## [To-do item]
Can you transcribe the entire review of the Waterloo Road home education episode word for word?

## [Provided text]
I’ve just sat through the episode of Waterloo Road on IPlayer (the things I do for home education). Where do I start?
So we’ve got the broken family, where dad has just reappeared on the scene after 12 years absent (no sign of mum, presumably that was explained in a previous episode). Daughter is attending a school where there’s a gun incident, so dad pulls her out and sets up some kind of crammer lessons, with multiple pcs in his dining room for the local home educators (who all appear to be the same age as his daughter. Bizarre.)
Daughter gets sick of this, breaks out of the house and runs back into school to her friends, and gives the impression that dad is beating her, backed up when he arrives and manhandles her into (very nice) car and drives off. Despite the headmistress pointing out that there are procedures for this kind of thing it’s deputy headmaster to the rescue, because he’s Neil Morrissey, and he can. There are many doleful quotes about how home education can’t possibly match school that I couldn’t bring myself to remember.
When he gets to the house he manages to talk the father into coming for a tour around the school and to talk to the headmistress that afternoon. (I’m amazed that a deputy head can just wander off for hours like that or reschedule his time, it appears that this school is not utilising its senior staff particularly effectively). During the tour dad discovers that his daughter plays football and they witness a rowdy music lesson that he says he can beat at home, along with persuading her to excel generally rather than just being a good student.
A bit later they walk past the head of pastoral care room, just as a teenage boy bursts out shouting that he’s going to be a father. The timing is impeccable. Somehow this then morphs into a roof top protest via text message around the school (schools all around the country breathing a sigh of relief about their mobiles in classrooms ban) which disintegrates when it becomes apparent that she isn’t being beaten after all. At this point she threatens to throw herself off the roof, but don’t worry, Neil Morrisey can solve this too.

## [Dataset extract]

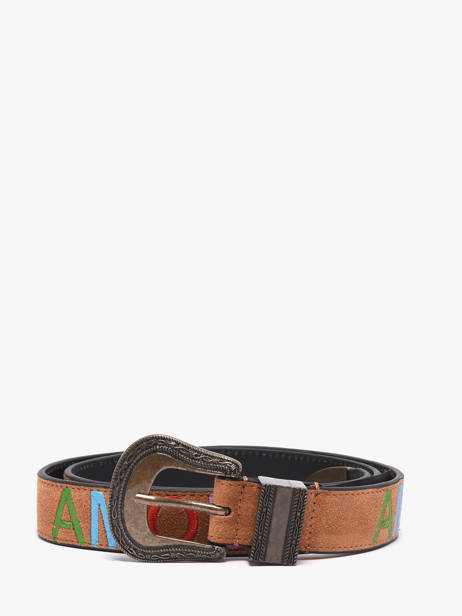 Ceinture Pieces Marron bellas 1716384I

## [Response area]
I’ve just sat through the episode of Waterloo Road on IPlayer (the things I do for home education). Where do I start?
So we’ve got the broken family, where dad has just reappeared on the scene after 12 years absent (no sign of mum, presumably that was explained in a previous episode). Daughter is attending a school where there’s a gun incident, so dad pulls her out and sets up some kind of crammer lessons, with multiple pcs in his dining room for the local home educators (who all appear to be the same age as his daughter. Bizarre.)
Daughter gets sick of this, breaks out of the house and runs back into school to her friends, and gives the impression that dad is beating her, backed up when he arrives and manhandles her into (very nice) car and drives off. Despite the headmistress pointing out that there are procedures for this kind of thing it’s deputy headmaster to the rescue, because he’s Neil Morrissey, and he can. There are many doleful quotes about how home education can’t possibly match school that I couldn’t bring myself to remember.
When he gets to the house he manages to talk the father into coming for a tour around the school and to talk to the headmistress that afternoon. (I’m amazed that a deputy head can just wander off for hours like that or reschedule his time, it appears that this school is not utilising its senior staff particularly effectively). During the tour dad discovers that his daughter plays football and they witness a rowdy music lesson that he says he can beat at home, along with persuading her to excel generally rather than just being a good student.
A bit later they walk past the head of pastoral care room, just as a teenage boy bursts out shouting that he’s going to be a father. The timing is impeccable. Somehow this then morphs into a roof top protest via text message around the school (schools all around the country breathing a sigh of relief about their mobiles in classrooms ban) which disintegrates when it becomes apparent that she isn’t being beaten after all. At this point she threatens to throw herself off the roof, but don’t worry, Neil Morrisey can solve this too.